Während der Operation „Fels in der Brandung“ versuchte die Bruderschaft mit der Losung „die Belagerung von Gaza“ , europäische Muslime zu gemeinsamen Demonstrationen mit ihren linken Verbündeten anzustiften und dadurch den Status des Islam auf dem christlichen Kontinent zu verbessern. Gegenwärtig nutzen die muslimischen Jihadisten die „Rettet-Jerusalem“-Kampagne, um erneut Millionen aufgewühlter Muslime auf die Strassen Europas zu bringen.
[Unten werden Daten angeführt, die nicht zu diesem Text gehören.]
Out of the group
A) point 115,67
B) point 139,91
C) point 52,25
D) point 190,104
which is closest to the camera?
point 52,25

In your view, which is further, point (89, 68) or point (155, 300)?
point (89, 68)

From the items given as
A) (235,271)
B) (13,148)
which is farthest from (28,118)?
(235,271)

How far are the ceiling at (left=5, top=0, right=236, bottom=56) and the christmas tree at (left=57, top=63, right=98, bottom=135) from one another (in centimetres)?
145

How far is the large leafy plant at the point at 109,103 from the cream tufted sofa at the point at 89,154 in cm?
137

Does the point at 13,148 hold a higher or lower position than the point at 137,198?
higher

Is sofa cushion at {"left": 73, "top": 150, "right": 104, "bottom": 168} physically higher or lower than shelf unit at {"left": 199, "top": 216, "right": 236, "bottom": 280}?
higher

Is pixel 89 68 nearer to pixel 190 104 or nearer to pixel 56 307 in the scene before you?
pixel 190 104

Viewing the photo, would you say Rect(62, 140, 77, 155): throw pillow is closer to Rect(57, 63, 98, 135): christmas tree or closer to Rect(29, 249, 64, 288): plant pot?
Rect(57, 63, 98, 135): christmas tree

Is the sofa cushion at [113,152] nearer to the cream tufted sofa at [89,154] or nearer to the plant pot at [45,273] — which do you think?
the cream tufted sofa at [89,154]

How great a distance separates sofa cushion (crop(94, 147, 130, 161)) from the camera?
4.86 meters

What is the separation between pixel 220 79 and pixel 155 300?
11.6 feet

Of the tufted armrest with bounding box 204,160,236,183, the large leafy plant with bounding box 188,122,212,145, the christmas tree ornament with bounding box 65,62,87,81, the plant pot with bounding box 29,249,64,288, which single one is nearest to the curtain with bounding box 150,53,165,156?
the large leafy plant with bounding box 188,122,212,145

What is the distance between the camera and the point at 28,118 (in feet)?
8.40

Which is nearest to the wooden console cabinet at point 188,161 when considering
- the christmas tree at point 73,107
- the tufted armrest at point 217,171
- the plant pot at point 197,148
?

Vor den jüngsten Terroranschlägen in Jerusalem wurde eine Mitteilung von Khaled Mashal, Chef des Hamas- Politbüros, veröffentlicht, die sich an „unser Volk wendet, unverzüglich zu eilen, um Jerusalem und Al-Aqsa zu verteidigen; und an die muslimische Nation, um die schmerzhafte Botschaft der Wut der Welt zu überbringen, dass das palästinensische Volk und mit ihm die arabische und islamische Nation nicht ruhig sein wird ob der israelischen Verbrechen.“ Für die Hamas ist es folglich die Jerusalem-Frage, welche die Palästinenser an die Spitze der Revolution in der arabischen Welt und dem muslimischen Erwachen in Europa katapultieren kann.

Aufruf an die muslimischen Gläubigen, in Jerusalem zusammenzukommen

Der Weckruf für Al-Aqsa stammte vom eminenten Muslimbruderschaft-Juristen, dem in Doha ansässigen Scheich Yusuf al-Qaradawi. Im Februar 2011 forderte er auf dem Kairoer Tahrirplatz, kurz nach dem Sturz von Präsident Mubarak, die Befreiung von Al-Aqsa. Infolge publizierte er ein Buch mit dem Titel: „Jerusalem – Das Problem eines jeden Muslimen.“ In der Einführung sagt der herausragende Gelehrte der Muslimbruderschaft: „Oh Nation des Islam, erhebe dich, die Stunde ist gekommen, die Stunde der Gefahr winkt – nach Jerusalem, nach Jerusalem – Al-Aqsa, Al-Aqsa!“.

Qaradawi geriet in einen bitteren Streit mit Mahmud Abbas, nachdem dieser dazu aufrief, Jerusalem mit muslimischen Touristen zu überfluten, um dadurch dessen muslimischen Charakter angesichts der „Judaisierung der Stadt“ zu bewahren. Qaradawi entschied, dass der Besuch von Jerusalem unter israelischer Besatzung verboten sei, Jerusalem müsse befreit werden durch Gewalt und nicht durch Tourismus.

Der Anführer der Islamischen Bewegung im Norden Israels und Teil des engsten Kreises von Qaradawi, Scheich Raed Salah, hielt fest, dass „Jerusalem die Hauptstadt des unmittelbar bevorstehenden islamischen Kalifats [ist]“.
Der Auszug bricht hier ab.